Logan Riggs comments on Normalizing Sparse Autoencoders

Logan Riggs 10 Apr 2024 14:32 UTC
3 points
0
For comparing CE-difference (or the mean reconstruction score), did these have similar L0′s? If not, it’s an unfair comparison (higher L0 is usually higher reconstruction accuracy).
- Fengyuan Hu 10 Apr 2024 16:54 UTC
  1 point
  0
  Parent
  Good point. Firstly, the mean L0 between the experiment and the baseline is within a scaling factor of 2, so it’s in a reasonably close range. I also added a new set of figures comparing the reconstruction score of one layer that have the closest match on L0 between the experiment group. Spoiler, the scores are still almost the same at the end of training. You can find it under Experiments-Performance Validation.

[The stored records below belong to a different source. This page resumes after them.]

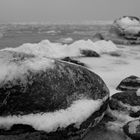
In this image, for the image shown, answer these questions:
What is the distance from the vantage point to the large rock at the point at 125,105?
4570 millimetres

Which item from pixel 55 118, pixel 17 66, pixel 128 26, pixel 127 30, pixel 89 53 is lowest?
pixel 89 53

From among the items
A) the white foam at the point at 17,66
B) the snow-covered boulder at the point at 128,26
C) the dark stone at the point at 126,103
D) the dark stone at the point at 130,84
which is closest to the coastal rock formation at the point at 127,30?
the snow-covered boulder at the point at 128,26

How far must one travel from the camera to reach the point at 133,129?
3.98 m

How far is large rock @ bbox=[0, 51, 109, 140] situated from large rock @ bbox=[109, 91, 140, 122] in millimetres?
525

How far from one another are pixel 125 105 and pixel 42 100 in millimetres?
1523

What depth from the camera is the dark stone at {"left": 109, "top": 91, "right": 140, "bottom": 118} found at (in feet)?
15.0

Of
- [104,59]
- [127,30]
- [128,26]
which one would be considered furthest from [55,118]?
[128,26]

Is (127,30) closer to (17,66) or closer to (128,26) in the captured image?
(128,26)

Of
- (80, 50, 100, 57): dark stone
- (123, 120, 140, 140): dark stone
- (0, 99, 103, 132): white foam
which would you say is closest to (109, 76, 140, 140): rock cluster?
(123, 120, 140, 140): dark stone

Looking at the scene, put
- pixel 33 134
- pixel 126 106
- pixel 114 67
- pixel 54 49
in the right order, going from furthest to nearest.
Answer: pixel 54 49, pixel 114 67, pixel 126 106, pixel 33 134

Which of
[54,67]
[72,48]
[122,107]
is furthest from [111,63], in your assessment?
[54,67]

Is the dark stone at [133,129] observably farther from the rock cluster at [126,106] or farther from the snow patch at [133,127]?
the rock cluster at [126,106]

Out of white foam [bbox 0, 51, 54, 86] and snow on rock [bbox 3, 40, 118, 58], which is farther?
snow on rock [bbox 3, 40, 118, 58]

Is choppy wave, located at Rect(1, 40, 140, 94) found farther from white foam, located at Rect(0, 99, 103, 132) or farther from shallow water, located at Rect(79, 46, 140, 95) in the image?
white foam, located at Rect(0, 99, 103, 132)
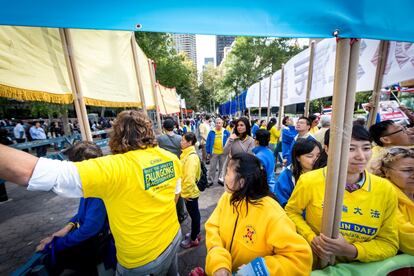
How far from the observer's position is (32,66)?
227 centimetres

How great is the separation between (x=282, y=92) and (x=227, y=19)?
541cm

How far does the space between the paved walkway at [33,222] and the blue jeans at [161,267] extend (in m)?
1.08

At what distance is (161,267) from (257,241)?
36.7 inches

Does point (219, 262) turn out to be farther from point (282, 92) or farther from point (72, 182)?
point (282, 92)

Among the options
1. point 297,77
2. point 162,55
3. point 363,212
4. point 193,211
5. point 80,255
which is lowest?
point 193,211

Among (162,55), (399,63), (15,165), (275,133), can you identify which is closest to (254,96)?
(275,133)

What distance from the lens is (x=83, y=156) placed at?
1.97 meters

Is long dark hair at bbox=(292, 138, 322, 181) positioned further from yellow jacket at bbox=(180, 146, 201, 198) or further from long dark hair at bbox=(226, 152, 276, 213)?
yellow jacket at bbox=(180, 146, 201, 198)

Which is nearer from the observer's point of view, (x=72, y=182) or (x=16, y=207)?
(x=72, y=182)

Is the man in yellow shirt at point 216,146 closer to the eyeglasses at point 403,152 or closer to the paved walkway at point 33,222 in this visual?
the paved walkway at point 33,222

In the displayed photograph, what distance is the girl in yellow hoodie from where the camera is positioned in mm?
1105

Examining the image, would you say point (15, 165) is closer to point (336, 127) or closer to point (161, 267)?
point (161, 267)

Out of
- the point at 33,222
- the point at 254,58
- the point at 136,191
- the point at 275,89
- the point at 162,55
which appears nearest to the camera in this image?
the point at 136,191

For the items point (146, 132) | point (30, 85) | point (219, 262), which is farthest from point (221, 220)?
A: point (30, 85)
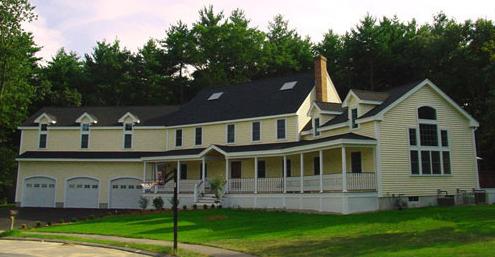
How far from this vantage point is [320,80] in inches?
1436

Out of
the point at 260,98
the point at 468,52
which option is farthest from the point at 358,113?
the point at 468,52

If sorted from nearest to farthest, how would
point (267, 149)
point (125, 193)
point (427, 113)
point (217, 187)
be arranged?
point (427, 113), point (267, 149), point (217, 187), point (125, 193)

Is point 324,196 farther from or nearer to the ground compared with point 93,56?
nearer to the ground

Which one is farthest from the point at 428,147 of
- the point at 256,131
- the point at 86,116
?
the point at 86,116

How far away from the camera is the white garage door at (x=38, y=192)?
41.3m

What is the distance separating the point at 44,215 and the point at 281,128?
1760 centimetres

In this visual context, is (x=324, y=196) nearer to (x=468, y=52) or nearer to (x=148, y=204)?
(x=148, y=204)

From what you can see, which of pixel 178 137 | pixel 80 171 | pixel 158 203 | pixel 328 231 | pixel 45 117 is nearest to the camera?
pixel 328 231

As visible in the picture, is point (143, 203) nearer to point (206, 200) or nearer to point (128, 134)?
point (206, 200)

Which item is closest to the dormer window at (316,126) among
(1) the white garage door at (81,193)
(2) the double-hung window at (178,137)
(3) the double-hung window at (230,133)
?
(3) the double-hung window at (230,133)

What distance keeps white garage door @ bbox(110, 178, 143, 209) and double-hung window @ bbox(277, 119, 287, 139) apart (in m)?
12.9

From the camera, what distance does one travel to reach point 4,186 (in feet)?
164

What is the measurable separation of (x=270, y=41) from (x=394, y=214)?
1811 inches

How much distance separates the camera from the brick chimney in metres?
36.2
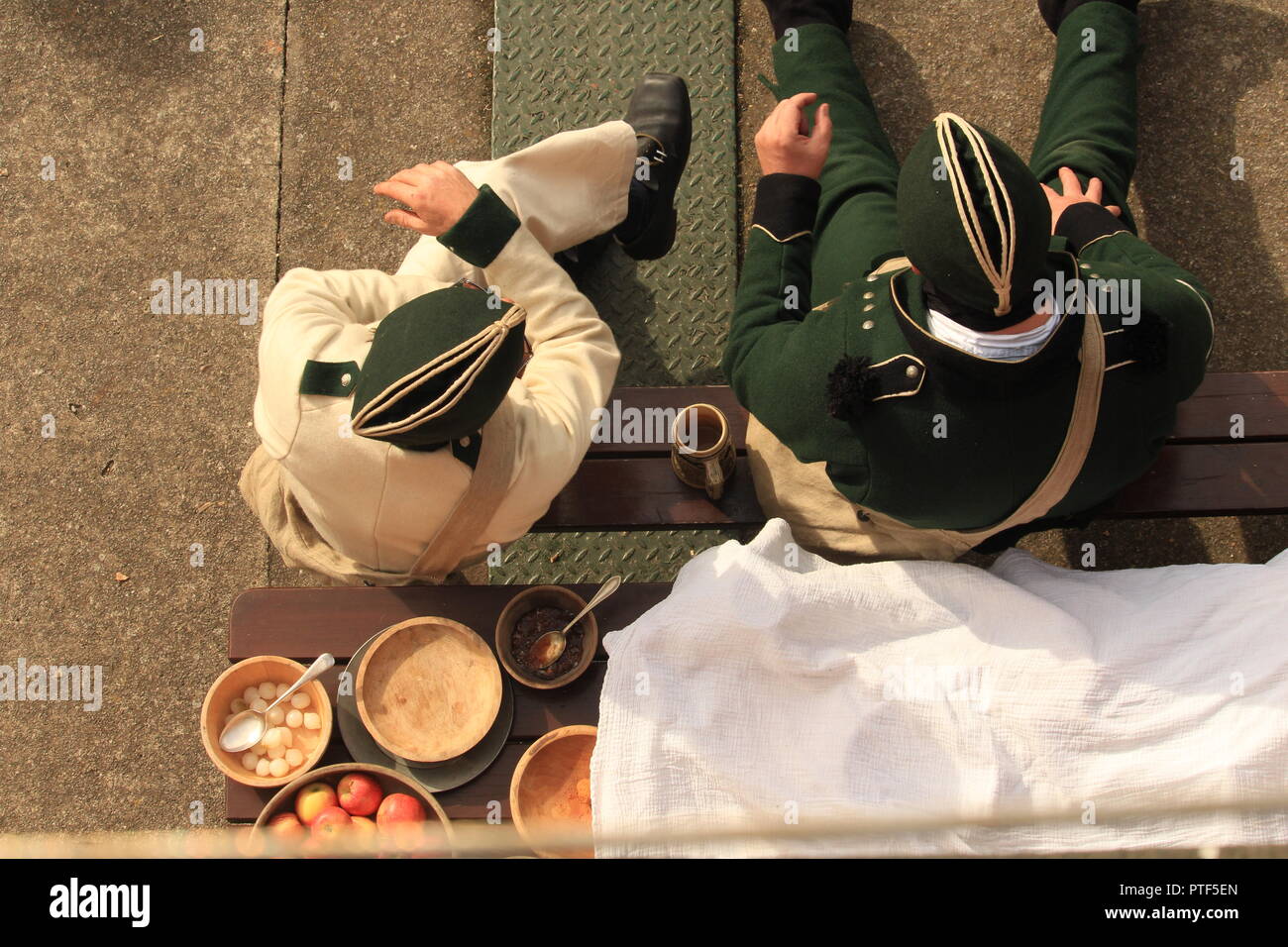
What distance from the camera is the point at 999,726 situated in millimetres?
1669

  - Glen Taggart 11 Apr 2024 23:14 UTC
    3 points
    0
    Parent
    I want to mention that in my experience a factor of 2 difference in L0 makes a pretty huge difference in reconstruction score/L2 norm. IMO ideally you should compare pareto curves for each architecture or get two datapoints that have almost the exact same L0 if you want to compare two architectures.
    - Fengyuan Hu 12 Apr 2024 1:32 UTC
      1 point
      0
      Parent
      The additional experiment under Experiment-Performance Verification (Figure 11) compares normalized_1 and baseline_1 on layer 5 which have almost identical $L_{0}$ . The result showed no observable difference.